> [SHORT TASK]:
Reproduce each of the following rows word for word, changing nothing.

─── INPUT

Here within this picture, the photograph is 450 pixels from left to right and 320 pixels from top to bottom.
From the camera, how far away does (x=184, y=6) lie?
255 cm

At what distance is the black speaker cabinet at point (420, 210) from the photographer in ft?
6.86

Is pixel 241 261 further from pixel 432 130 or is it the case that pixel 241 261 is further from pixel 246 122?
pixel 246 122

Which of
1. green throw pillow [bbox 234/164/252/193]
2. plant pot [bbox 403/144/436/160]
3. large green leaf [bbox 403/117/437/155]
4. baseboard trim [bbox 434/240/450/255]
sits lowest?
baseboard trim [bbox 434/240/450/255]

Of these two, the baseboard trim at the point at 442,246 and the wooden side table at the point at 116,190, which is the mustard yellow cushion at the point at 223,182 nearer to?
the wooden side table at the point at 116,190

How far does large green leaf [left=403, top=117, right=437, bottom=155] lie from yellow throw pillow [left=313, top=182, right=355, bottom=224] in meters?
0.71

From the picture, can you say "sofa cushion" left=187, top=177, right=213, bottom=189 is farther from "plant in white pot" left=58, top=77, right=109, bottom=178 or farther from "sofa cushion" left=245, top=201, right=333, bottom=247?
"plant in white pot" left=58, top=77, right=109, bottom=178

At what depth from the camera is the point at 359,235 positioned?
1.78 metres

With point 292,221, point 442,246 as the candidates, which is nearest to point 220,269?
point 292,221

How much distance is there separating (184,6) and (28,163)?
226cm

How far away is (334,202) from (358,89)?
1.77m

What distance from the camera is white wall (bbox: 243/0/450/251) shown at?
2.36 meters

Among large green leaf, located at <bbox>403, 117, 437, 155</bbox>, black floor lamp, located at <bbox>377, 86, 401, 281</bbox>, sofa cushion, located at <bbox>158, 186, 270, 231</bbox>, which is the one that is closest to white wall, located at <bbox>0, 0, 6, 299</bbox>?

──────

> [FULL ANSWER]:
Here within this picture, the photograph is 450 pixels from left to right and 320 pixels from top to bottom.
From the camera, how far away does (x=184, y=6) lie?
255 cm

At what distance is the black speaker cabinet at point (420, 210) from the photographer in ft?
6.86

Is pixel 241 261 further from pixel 432 130 or is it the case that pixel 241 261 is further from pixel 246 122?
pixel 246 122

Which of
1. green throw pillow [bbox 234/164/252/193]
2. plant pot [bbox 403/144/436/160]
3. large green leaf [bbox 403/117/437/155]
4. baseboard trim [bbox 434/240/450/255]
sits lowest?
baseboard trim [bbox 434/240/450/255]

Of these two, the baseboard trim at the point at 442,246 and the wooden side table at the point at 116,190, which is the mustard yellow cushion at the point at 223,182 nearer to?
the wooden side table at the point at 116,190

How far does large green leaf [left=403, top=117, right=437, bottom=155] lie from yellow throw pillow [left=313, top=182, right=355, bottom=224] in meters?
0.71

From the picture, can you say "sofa cushion" left=187, top=177, right=213, bottom=189 is farther from "plant in white pot" left=58, top=77, right=109, bottom=178 or farther from "sofa cushion" left=245, top=201, right=333, bottom=247?
"plant in white pot" left=58, top=77, right=109, bottom=178

At what depth from the camera is the point at 359,235 positioned?
1.78 metres

With point 292,221, point 442,246 as the candidates, which is nearest to point 220,269?
point 292,221

How much distance is there separating (184,6) and (28,163)?
226cm

How far away is (334,202) from (358,89)?
1.77m

What distance from the camera is white wall (bbox: 243/0/450/251) shown at?
2.36 meters

Among large green leaf, located at <bbox>403, 117, 437, 155</bbox>, black floor lamp, located at <bbox>377, 86, 401, 281</bbox>, sofa cushion, located at <bbox>158, 186, 270, 231</bbox>, which is the one that is closest to white wall, located at <bbox>0, 0, 6, 299</bbox>?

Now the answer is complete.